### Aim of the exercise:
All that is wanted is the lines from the first line of the listing below through the line containing "Dog Art Print - Whippet Illustration", written out exactly with pictures left out.

### Data extract:
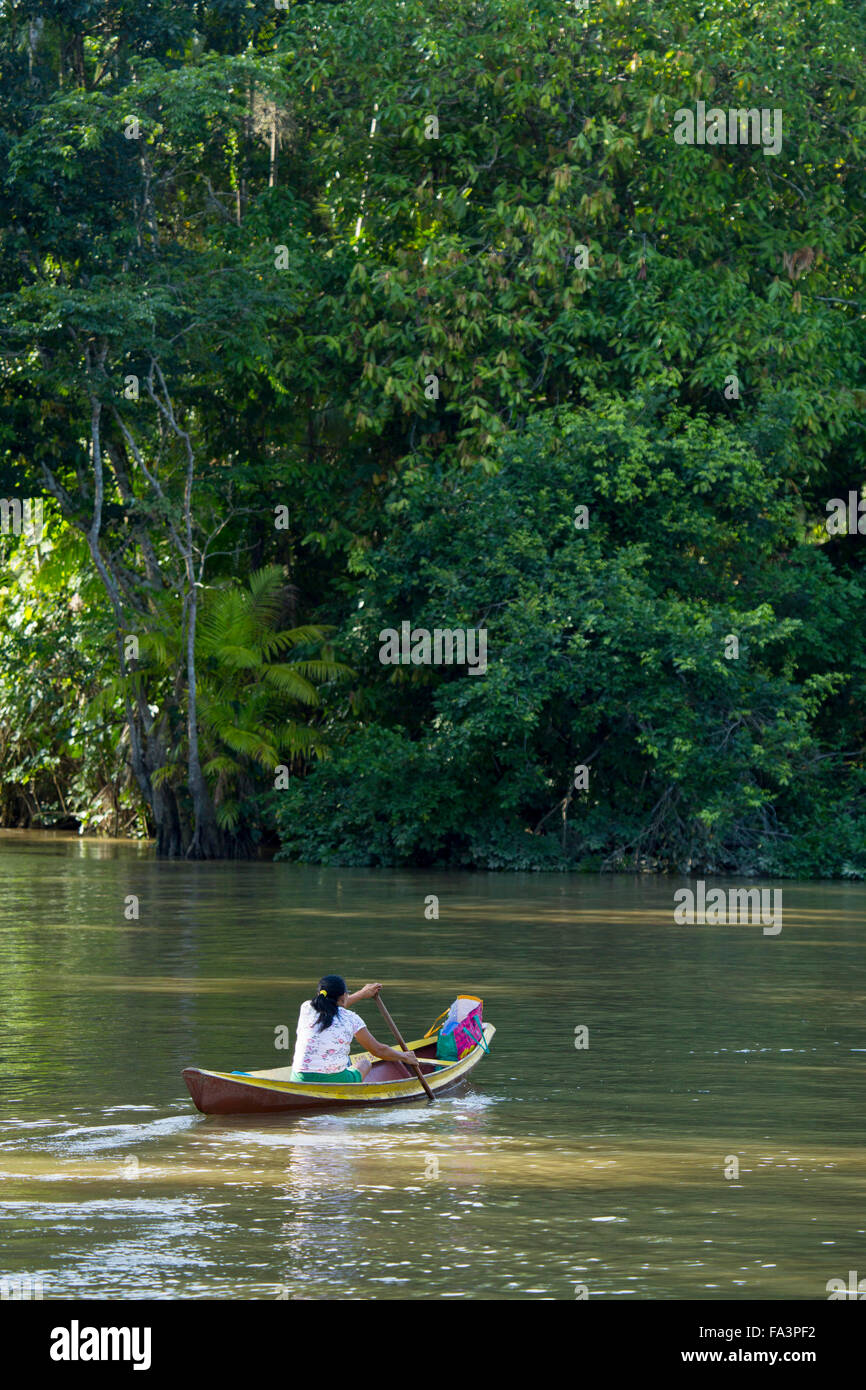 Boat on a creek in the Brazilian Amazon - Stock Image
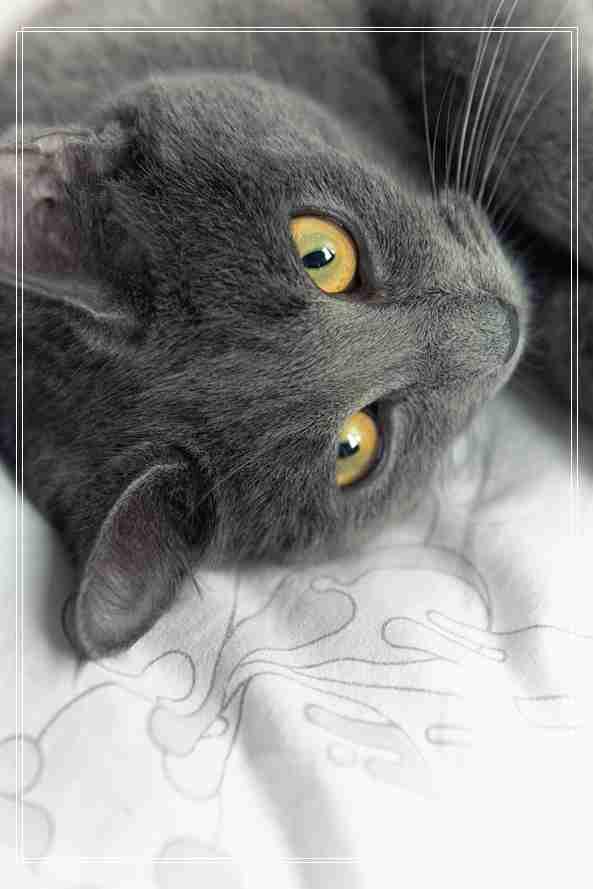 卖萌猫,如何让猫咪进入甜美梦乡
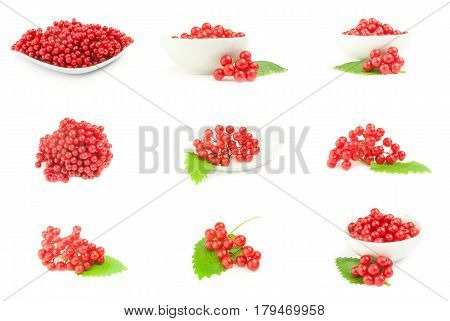 Collage of red berries cluster of guelder rose  close-up isolated on white background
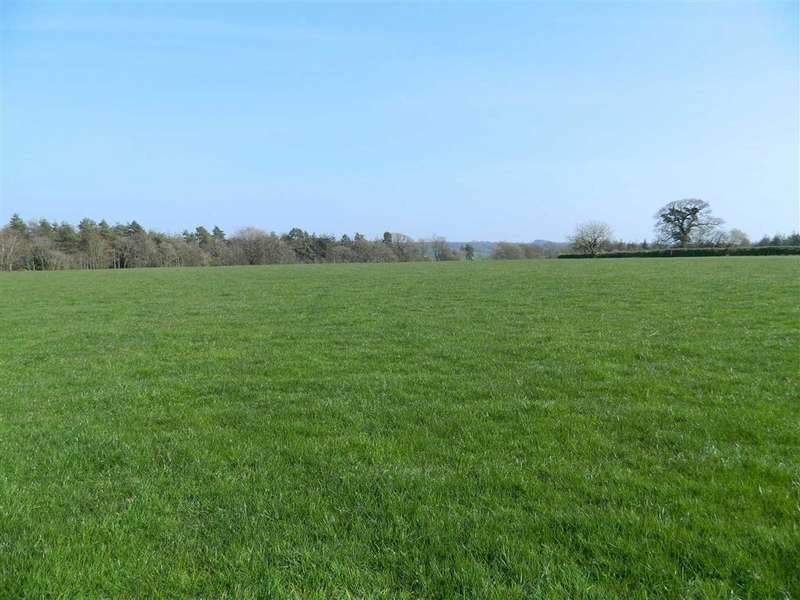 Land Commercial for sale in Upottery, Honiton, Devon, EX14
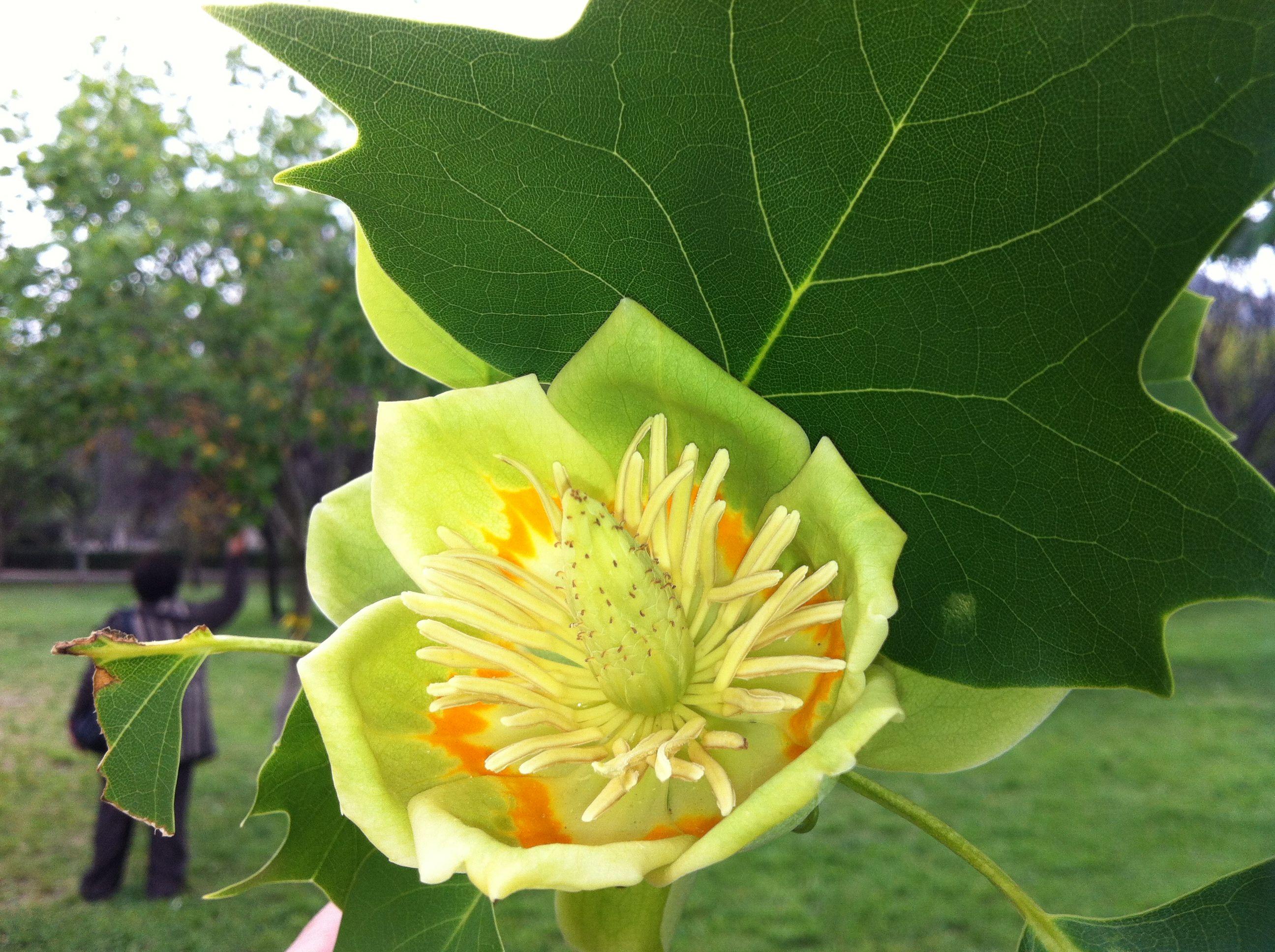Flor verde limón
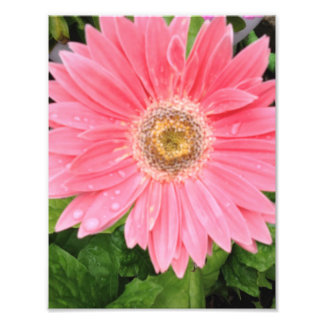 Pink Gerber Daisy Photo Print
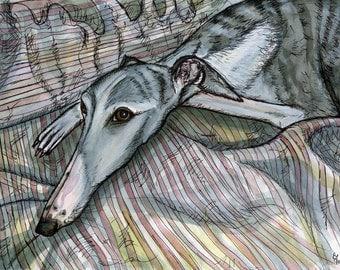 Dog Art Print - Whippet Illustration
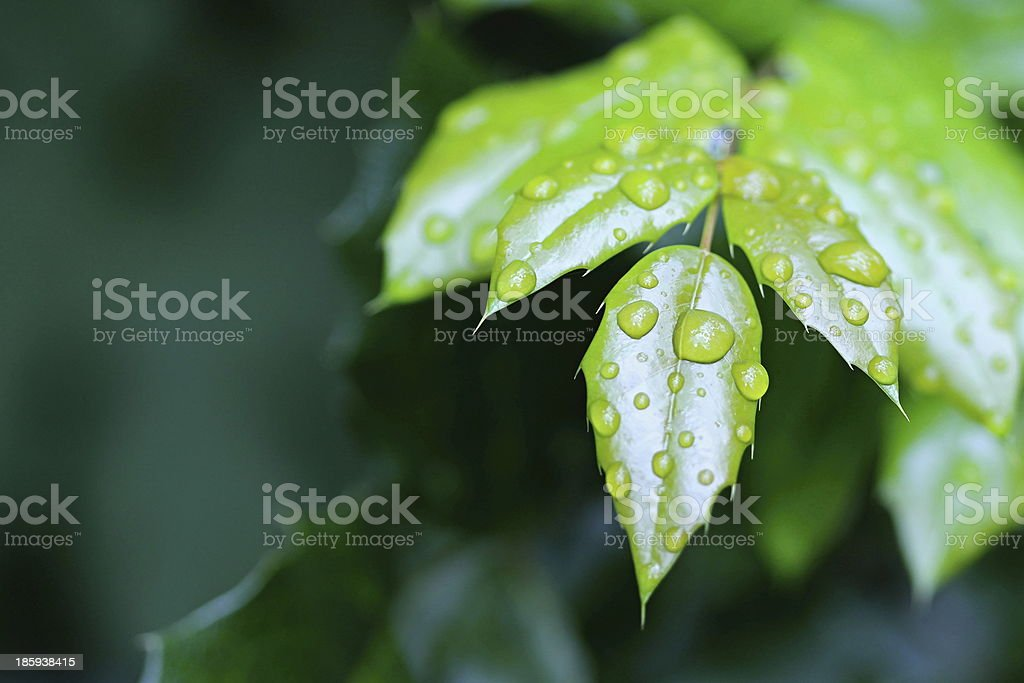 Autumn Green Leafs with Water Drops in the Wood royalty-free stock photo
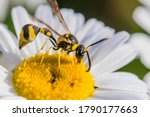 Wasp On A Camomile. Macro Phot...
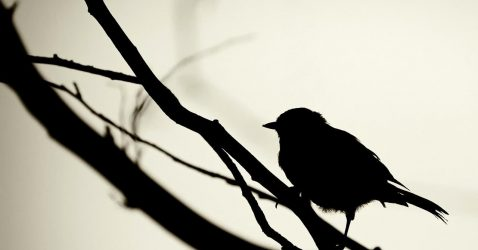 Black Wallpapers With Birds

### Result below:
 Boat on a creek in the Brazilian Amazon - Stock Image
 卖萌猫,如何让猫咪进入甜美梦乡
 Collage of red berries cluster of guelder rose  close-up isolated on white background
 Land Commercial for sale in Upottery, Honiton, Devon, EX14
Flor verde limón
 Pink Gerber Daisy Photo Print
 Dog Art Print - Whippet Illustration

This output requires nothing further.